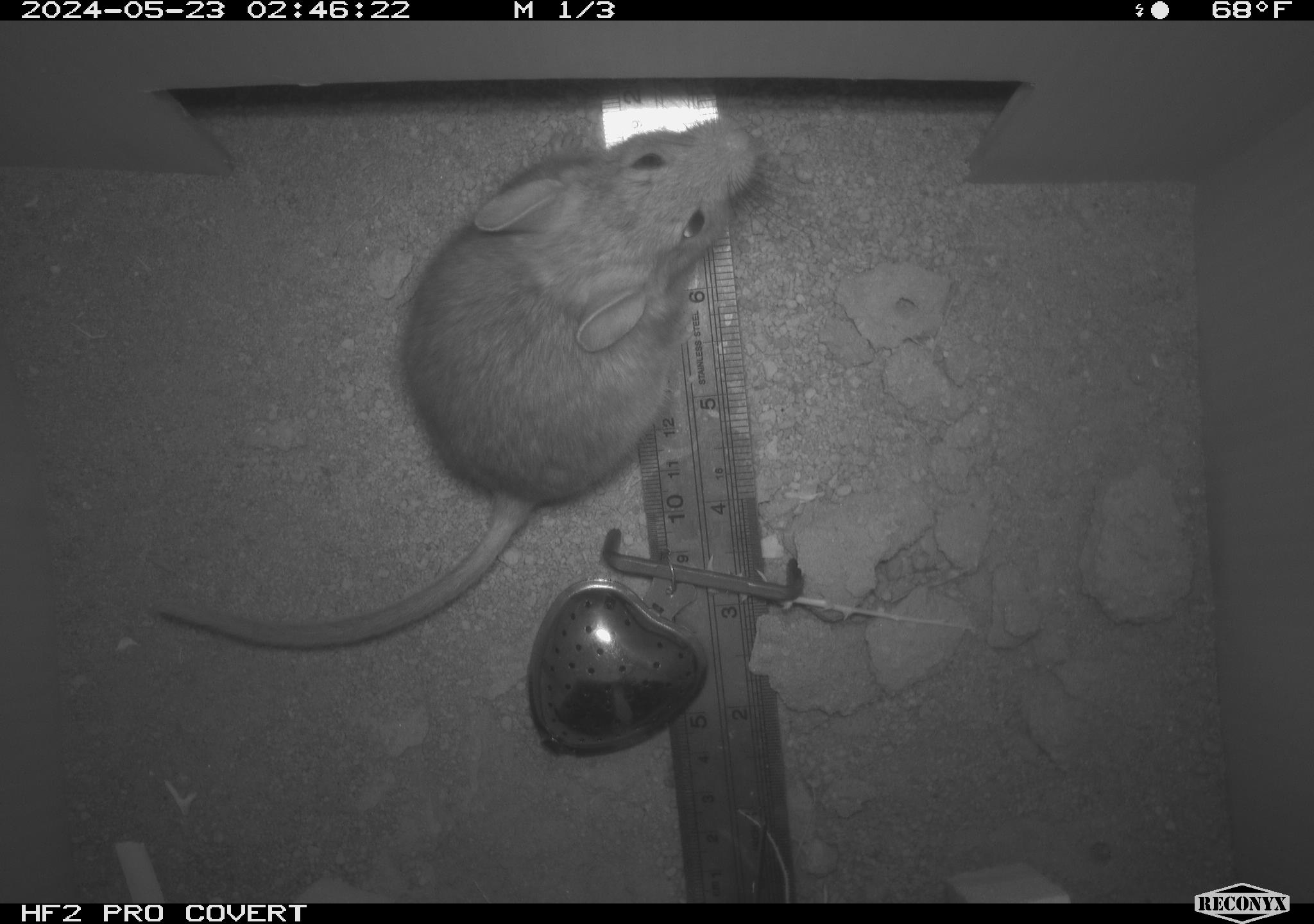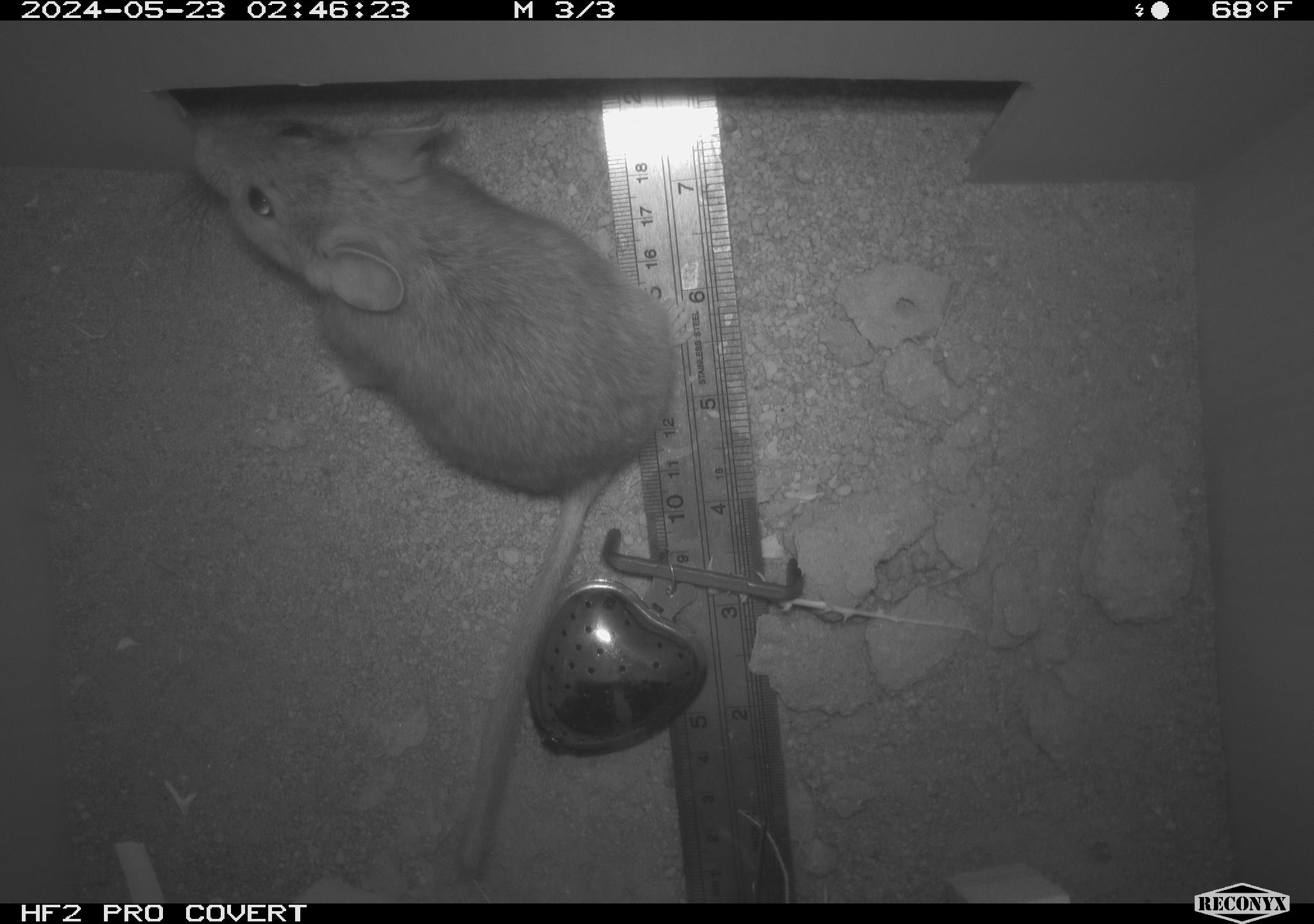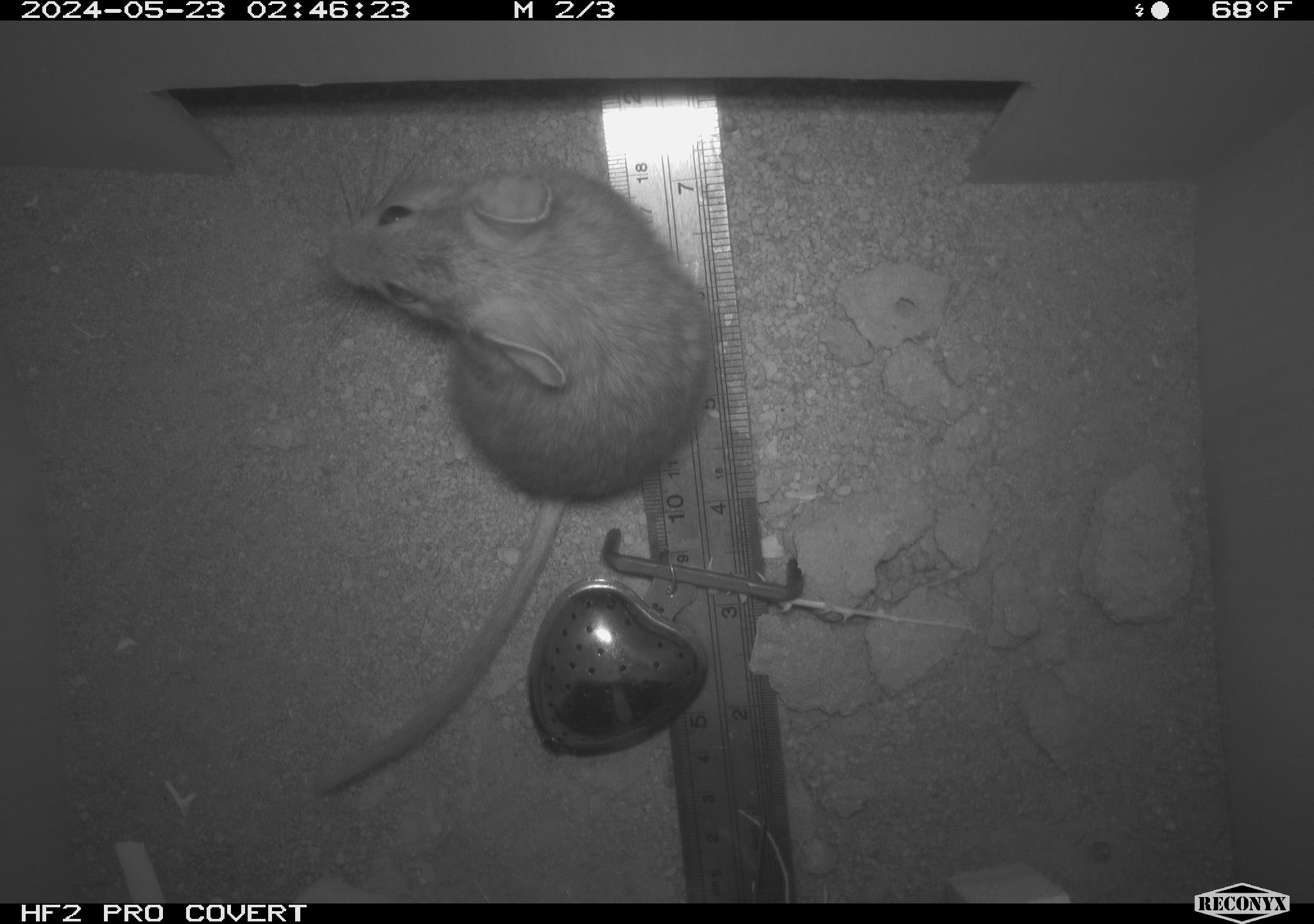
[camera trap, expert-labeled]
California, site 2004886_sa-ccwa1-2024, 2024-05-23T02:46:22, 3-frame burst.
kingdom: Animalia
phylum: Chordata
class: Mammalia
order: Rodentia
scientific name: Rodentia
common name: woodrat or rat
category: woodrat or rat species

=====

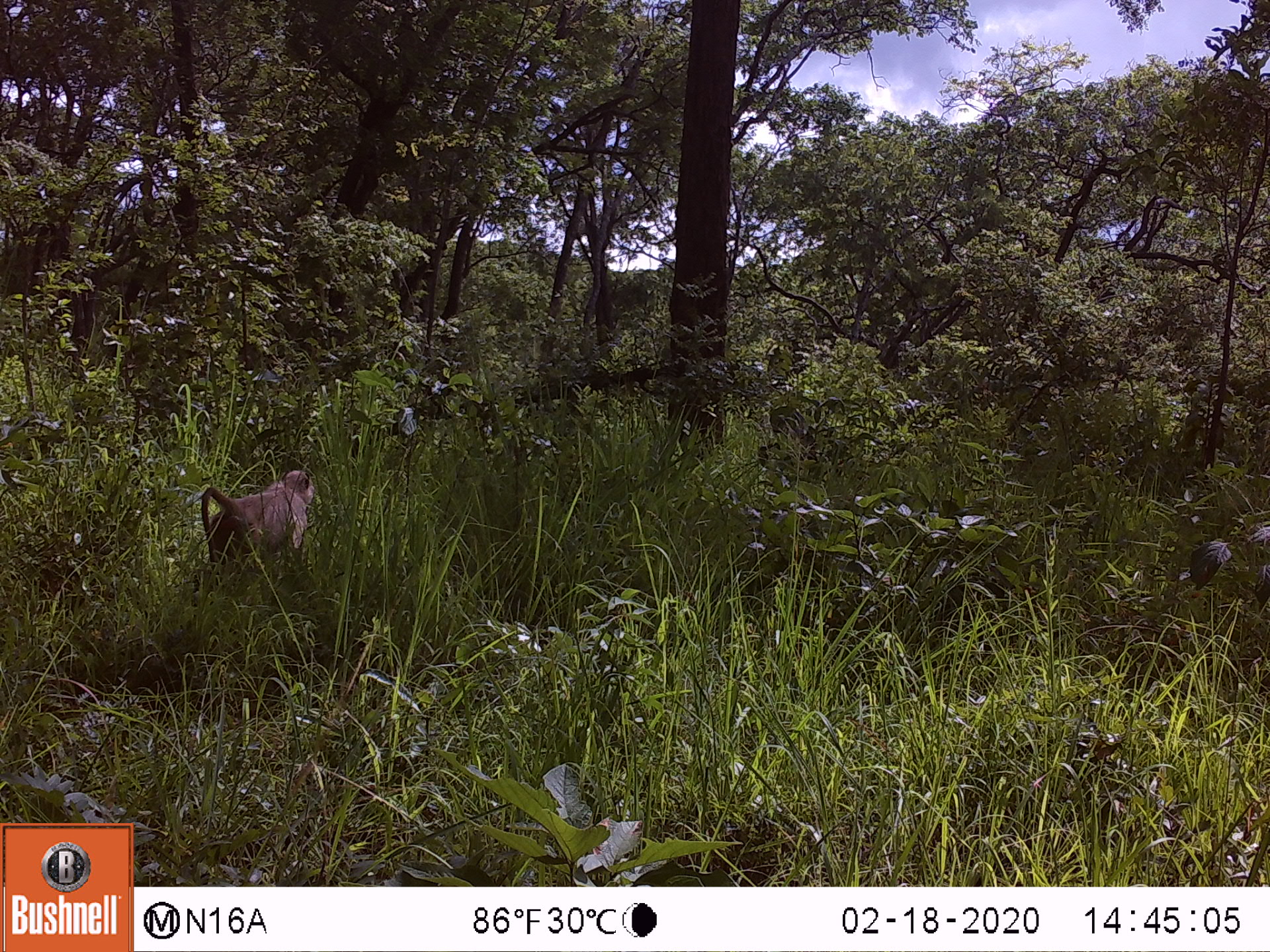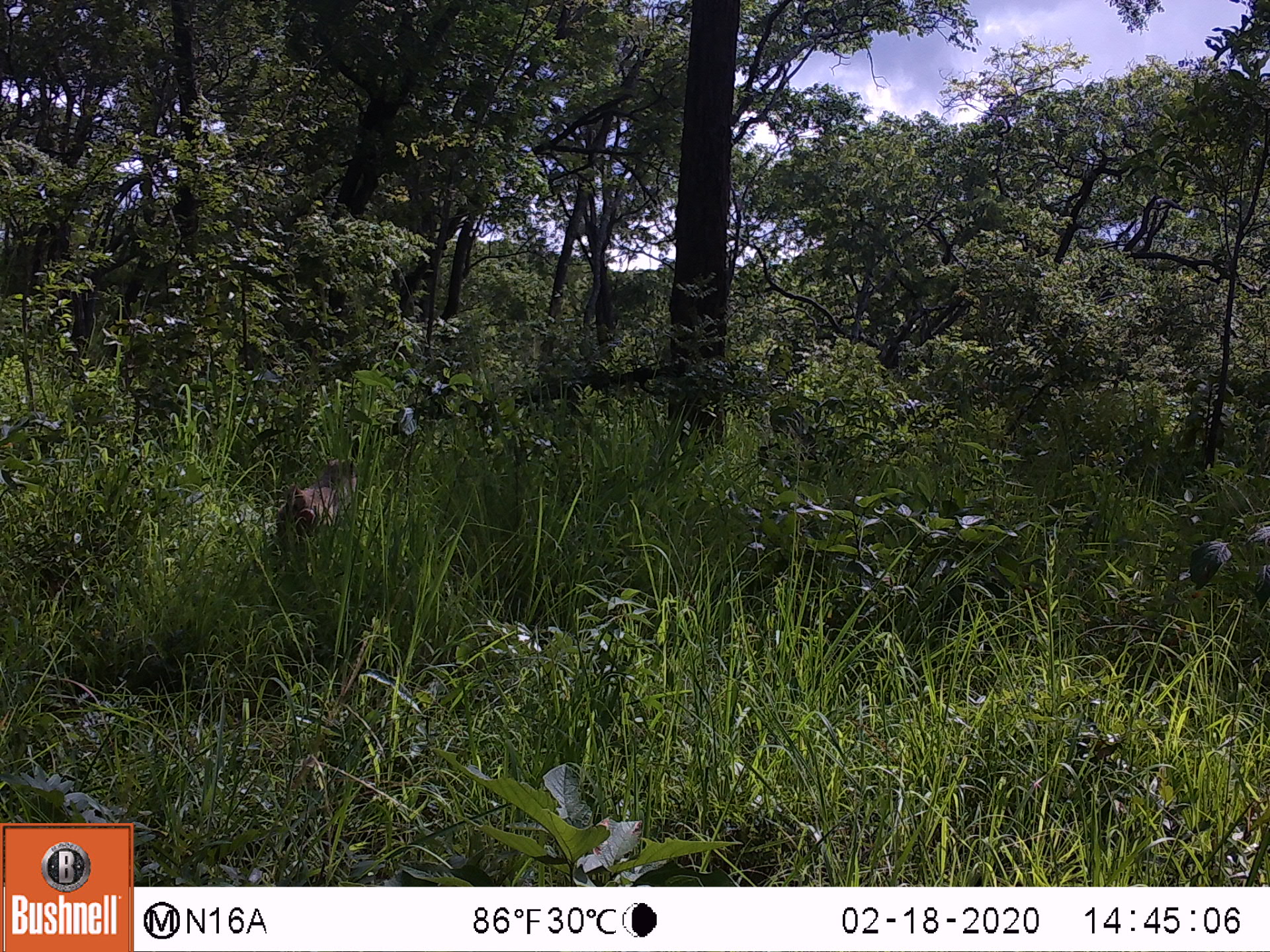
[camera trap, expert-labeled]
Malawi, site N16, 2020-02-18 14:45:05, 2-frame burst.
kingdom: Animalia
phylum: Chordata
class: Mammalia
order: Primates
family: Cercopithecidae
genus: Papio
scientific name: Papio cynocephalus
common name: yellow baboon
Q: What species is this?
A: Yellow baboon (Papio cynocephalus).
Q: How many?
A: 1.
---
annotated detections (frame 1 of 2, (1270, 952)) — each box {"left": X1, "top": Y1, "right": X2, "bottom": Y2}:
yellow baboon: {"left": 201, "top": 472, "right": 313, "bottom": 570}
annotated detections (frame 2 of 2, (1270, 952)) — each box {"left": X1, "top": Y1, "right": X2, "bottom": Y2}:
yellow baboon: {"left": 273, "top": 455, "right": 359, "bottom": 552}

=====

YOUR INSTRUCTIONS: Search the entries for "site" and show every line that has it.

RESPONSE AREA:
California, site 2004886_sa-ccwa1-2024, 2024-05-23T02:46:22, 3-frame burst.
Malawi, site N16, 2020-02-18 14:45:05, 2-frame burst.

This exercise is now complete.